In its heyday there were two hundred growers in the Rhubarb Triangle and it produced 90% of the world's winter rhubarb.
Janet Oldroyd is the fourth generation of a family of rhubarb growers and an expert on its history.
Janet Oldroyd's is one of only 12 remaining growers in the area
"The first written record of rhubarb being used is from four thousand years ago," she said.
"Then it was used for medicine, as some strains of rhubarb still are. It came to Britain in the 13th century and at the time it was four times more expensive than opium!"

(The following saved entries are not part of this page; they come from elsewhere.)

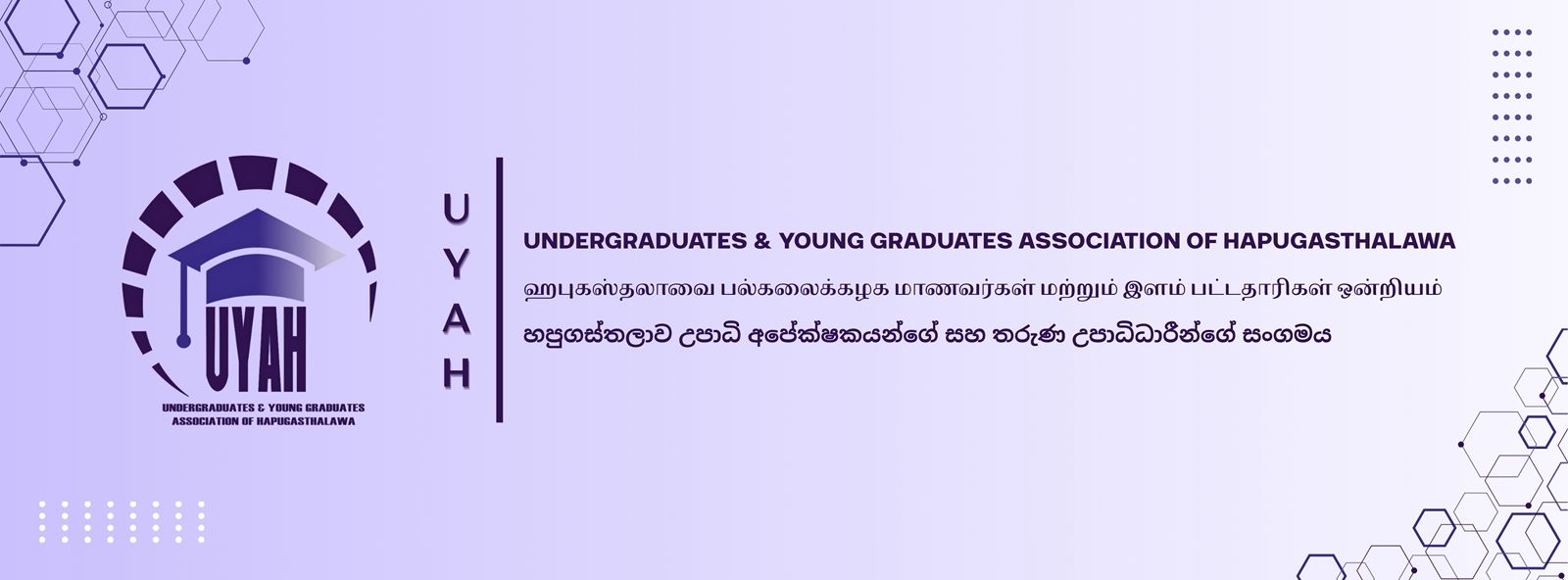 UYAH

UNDERGRADUATES & YOUNG GRADUATES ASSOCIATION OF HAPUGASTHALAWA

U
Y
A
H

UNDERGRADUATES & YOUNG GRADUATES ASSOCIATION OF HAPUGASTHALAWA

ஹபுகஸ்தலாவை பல்கலைக்கழக மாணவர்கள் மற்றும் இளம் பட்டதாரிகள் ஒன்றியம்

හපුගස්තලාව උපාධි අපේක්ෂකයන්ගේ සහ තරුණ උපාධිධාරීන්ගේ සංගමය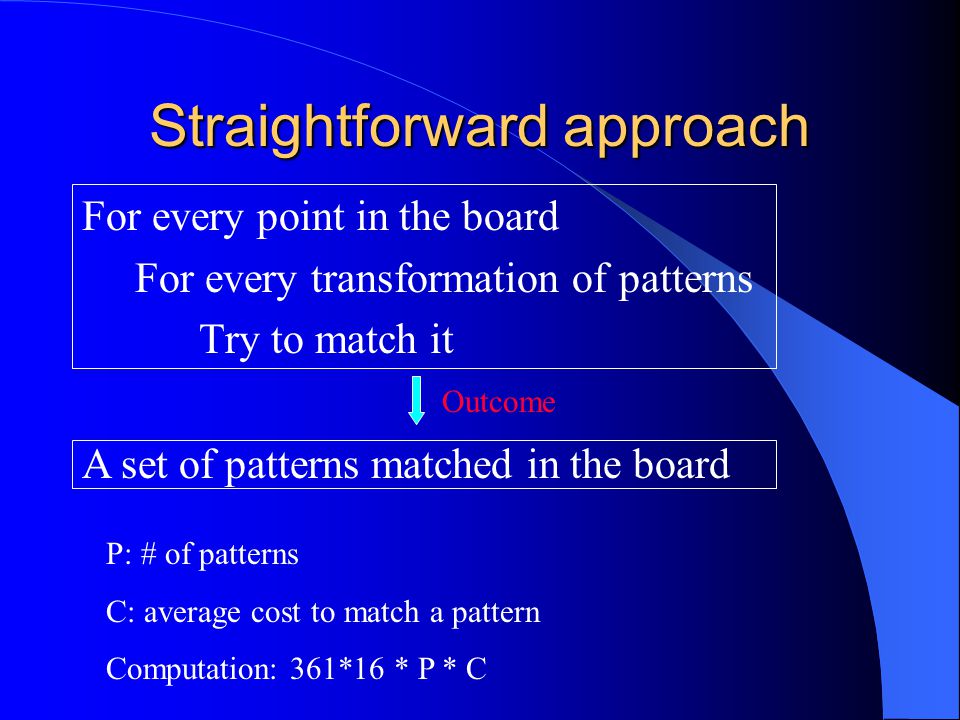 Straightforward approach

For every point in the board
For every transformation of patterns
Try to match it

Outcome

A set of patterns matched in the board

P: # of patterns

C: average cost to match a pattern

Computation: 361*16 * P * C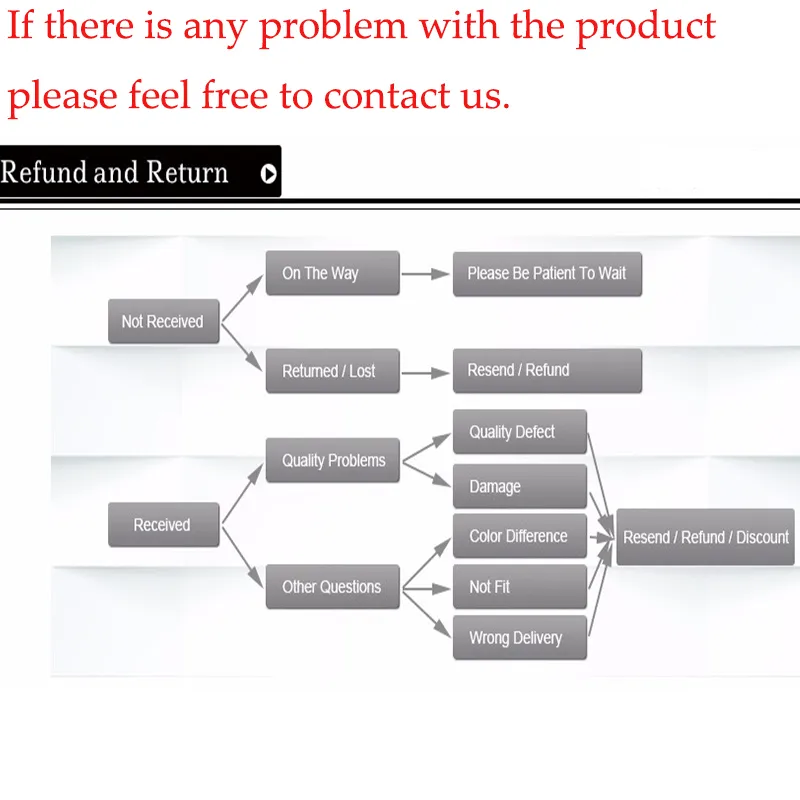 If there is any problem with the product please feel free to contact us.

Refund and Return

Not Received

On The Way

Please Be Patient To Wait

Returned / Lost

Resend / Refund

Received

Quality Problems

Quality Defect

Damage

Other Questions

Color Difference

Not Fit

Wrong Delivery

Resend / Refund / Discount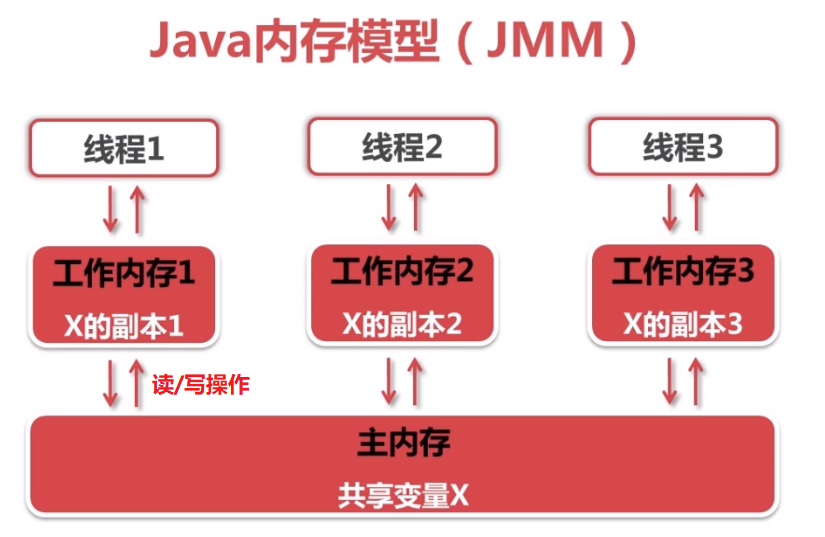 Java内存模型（JMM）

线程1

线程2

线程3

工作内存1
X的副本1

工作内存2
X的副本2

工作内存3
X的副本3

读/写操作

主内存
共享变量X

Gradually it became used as a food and the rhubarb sheds meant it was the only fresh product available in the winter.
But after World War II it went into decline as other, more exotic fruit appeared.
"It was an overexposed star," said Janet.
"There was a whole generation which was basically force fed rhubarb.
"After the war we started to get all kinds of fruit coming into the country and people just stopped eating it."
But now rhubarb is enjoying a resurgence.
"There are two things going for it.
"For one thing people are rediscovering the health benefits of eating rhubarb and it fits into modern tastes," said Janet.
Rhubarb leafs contain the poison oxalic acid
"People used to have a really sweet tooth but now we like a bit of sharpness - that's why cranberries are so popular now.
"To be honest, it's come just in time because if things had carried on as they were, there wouldn't have been any rhubarb growers left."
As a sign of the changing times, the Oldroyd farm will produce 150 tons of rhubarb in the next few months.
A few years ago they would have struggled to sell it, with wholesalers taking almost all of the plants.
Now though, 90% is going straight to supermarkets as the public rediscovers its appetite for rhubarb.